The Global Flora botanical facility builds on the legacy of Dr. Margaret Ferguson, who, in the 1920s, emphasized plant biology as a central part of science education and encouraged Wellesley College students to “listen to” plants and learn through hands-on interdisciplinary experiences. The new greenhouse will serve as a botany lab and “museum” for the college and will also be available and free to the public. The gathered data from the open-source Interactive Sensor Platform will be accessible to public schools and international research universities as well.
Located next to the existing visitor center, Global Flora will comprise Dry and Tropical biomes separated by interior ETFE partitions. Unlike most greenhouses, Wellesley College’s botanical facility is almost completely closed off on the north side with a gabion wall filled with local and reclaimed stone to eliminate almost all heat loss through surfaces that don’t receive direct sunlight.

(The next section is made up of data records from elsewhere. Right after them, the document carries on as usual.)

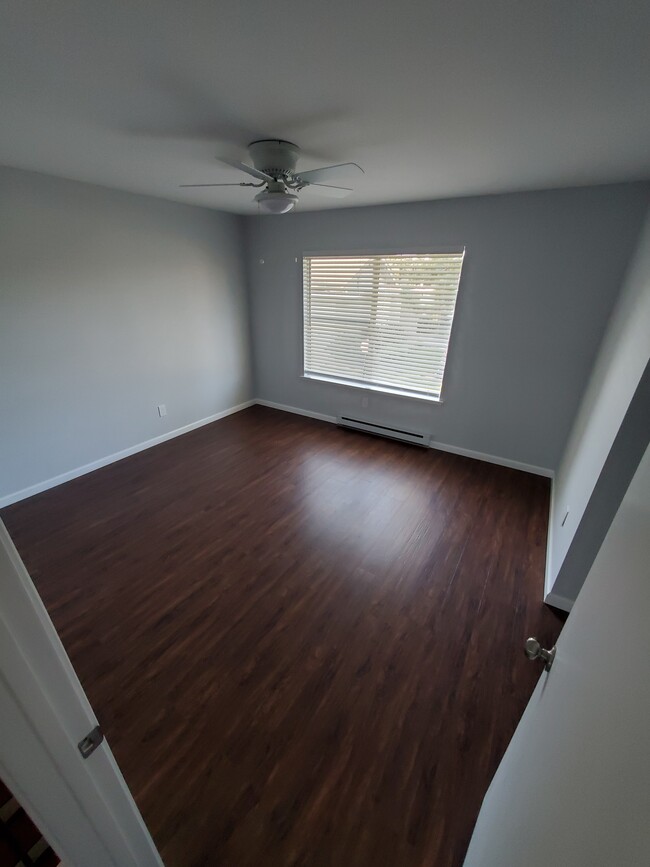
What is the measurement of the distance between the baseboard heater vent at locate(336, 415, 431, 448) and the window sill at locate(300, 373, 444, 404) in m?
0.37

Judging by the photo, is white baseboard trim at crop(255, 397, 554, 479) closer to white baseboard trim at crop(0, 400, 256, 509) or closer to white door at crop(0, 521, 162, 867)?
white baseboard trim at crop(0, 400, 256, 509)

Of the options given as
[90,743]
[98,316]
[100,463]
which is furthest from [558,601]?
[98,316]

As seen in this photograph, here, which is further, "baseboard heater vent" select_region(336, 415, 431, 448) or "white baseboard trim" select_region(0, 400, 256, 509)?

Energy recovery units, geothermal-powered radiant heating and cooling and vertical water features help create local microclimates and keep energy use to a minimum. The greenhouse also includes stormwater retention tanks.
In addition to the Dry and Tropical biomes that cover a variety of plant habitats from deserts to mangroves, Global Flora includes a seasonal Camellia Pavilion on the northeast side that houses the college’s iconic Durant Camellia tree, which is over 140 years old.